SUNY officials hope to take advantage, too, of the scholarly capacity of its several major research institutions. The University at Buffalo's Graduate School of Education has established an Open Education Research Lab that is "watching what's going on with the funding that's going to the campuses and doing A/B studies ... of how effective the practices are," Hatch says. Getting answers will take some time, he notes, but SUNY expects to be in this field for the long term.

"We have the seeds planted," he says. "Now it's about how do we become more targeted and more specific about what we want to do."

CUNY's attention in 2018-19 will be increasingly focused on building support for OER for the future.

Professional development for faculty members will be a priority.

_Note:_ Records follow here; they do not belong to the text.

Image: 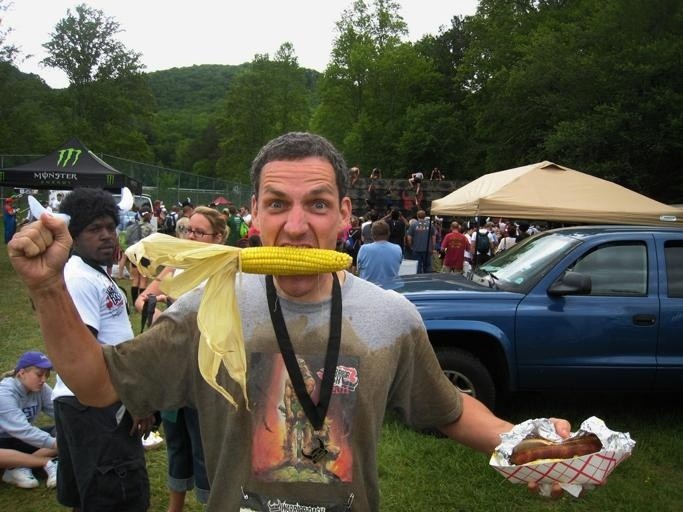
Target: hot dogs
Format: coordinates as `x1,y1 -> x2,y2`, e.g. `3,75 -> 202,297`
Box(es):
509,435 -> 602,465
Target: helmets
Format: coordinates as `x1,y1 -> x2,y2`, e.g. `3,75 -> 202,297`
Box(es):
6,198 -> 12,202
11,195 -> 18,199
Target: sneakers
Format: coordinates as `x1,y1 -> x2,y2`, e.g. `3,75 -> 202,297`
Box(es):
2,467 -> 39,489
43,458 -> 59,489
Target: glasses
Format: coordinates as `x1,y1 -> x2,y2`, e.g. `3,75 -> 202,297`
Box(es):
187,229 -> 214,238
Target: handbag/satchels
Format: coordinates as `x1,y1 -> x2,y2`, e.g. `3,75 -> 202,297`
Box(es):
240,222 -> 249,238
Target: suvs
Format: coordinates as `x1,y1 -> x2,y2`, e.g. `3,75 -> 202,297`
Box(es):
373,225 -> 682,436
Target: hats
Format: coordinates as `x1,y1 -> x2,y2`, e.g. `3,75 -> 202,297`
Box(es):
15,351 -> 53,373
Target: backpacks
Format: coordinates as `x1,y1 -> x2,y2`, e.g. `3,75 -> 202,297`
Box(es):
164,213 -> 175,233
126,224 -> 141,245
476,231 -> 490,253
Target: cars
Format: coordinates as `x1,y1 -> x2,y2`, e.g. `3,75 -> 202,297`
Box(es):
111,193 -> 158,232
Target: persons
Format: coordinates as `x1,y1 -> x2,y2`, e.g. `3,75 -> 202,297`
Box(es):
1,346 -> 58,491
136,205 -> 228,512
5,130 -> 608,510
49,184 -> 150,512
0,161 -> 568,309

The CUNY Graduate Center, which educates many future instructors for the system, will be a nexus for much of that training, but CUNY (like SUNY) aims to bring instructors together by discipline and to encourage its faculties at its two-year and four-year colleges to work on transfer pathways within disciplines. Borough of Manhattan Community College and John Jay College of Criminal Justice both have criminal justice programs, and Gosselin described as "unprecedented" "having the two faculty groups agreeing to adopt OER," with implications including aligning learning outcomes across the two programs. 

"To get the community and senior colleges to agree on learning outcomes and materials has often been a bridge too far" in the past, he says. But they are coming together around open resources.

Many impediments to faculty adoption remain, he says, with the most significant being the need to reward professors in tenure and promotion for creating and using OER and embracing the pedagogical innovation that it can spur.

The investment of state money into OER has made a big difference in "raising awareness of OER as an open, engaged pedagogical movement," Gosselin says. College affordability may be what's motivating state officials to invest in OER, and that matters to professors, too, he says.

"But what the money has brought is exposure, and that has provosts talking about OER, librarians talking about OER, and faculty slowly becoming more and more knowledgeable and curious," Gosselin says. "It's going to take years and years and years, but this has made a big imprint."